» DOCUMENT
________
3. Curvature Properties of Quarter-Symmetric Metric A-Connection on Cosymplectic Manifold

The six linearly independent curvature tensors can be observed with respect to a non-symmetric connection [29]. The curvature tensors $\stackrel{0}{R},\stackrel{1}{R},\cdots ,\stackrel{5}{R}$ with respect to the quarter-symmetric connection (4) on the generalized Riemannian manifold are presented in [22] by Equations (2.6), (2.9)–(2.13). Considering cosymplectic manifold properties (more precisely, Equation (2) and $\stackrel{g}{\nabla }\eta =0$), the curvature tensors with respect to the quarter-symmetric connection (4) take the following form:

$$\begin{array}{cc}\hfill \stackrel{\gamma }{R}(X,Y)Z=& \stackrel{g}{R}(X,Y)Z,\gamma =1,2,3,\hfill \end{array}$$

(11)
________
» DATASET EXCERPT
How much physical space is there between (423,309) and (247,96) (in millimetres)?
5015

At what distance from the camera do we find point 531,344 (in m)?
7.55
________
» YOUR TASKS
1. For each statement below, say whether the passage on curvature tensors agrees with it. Answer yes or no, and quote the passage's deciding words.
(a) Six linearly independent curvature tensors can be observed with respect to a non-symmetric connection.
(b) The curvature tensors with respect to connection (4) are presented in source [29].
(c) Connection (4) is considered on a generalized Riemannian manifold.
2. Render this sentence from the passage on curvature tensors in Spanish: "The six linearly independent curvature tensors can be observed with respect to a non-symmetric connection [29]."
The material placed after the passage on curvature tensors is separate from that passage.

» RESPONSES TO THE TASKS
1.
(a) Yes: "The six linearly independent curvature tensors can be observed with respect to a non-symmetric connection"
(b) No: "are presented in [22] by Equations (2.6), (2.9)–(2.13)"
(c) Yes: "with respect to the quarter-symmetric connection (4) on the generalized Riemannian manifold"

2. Los seis tensores de curvatura linealmente independientes pueden observarse con respecto a una conexión no simétrica [29].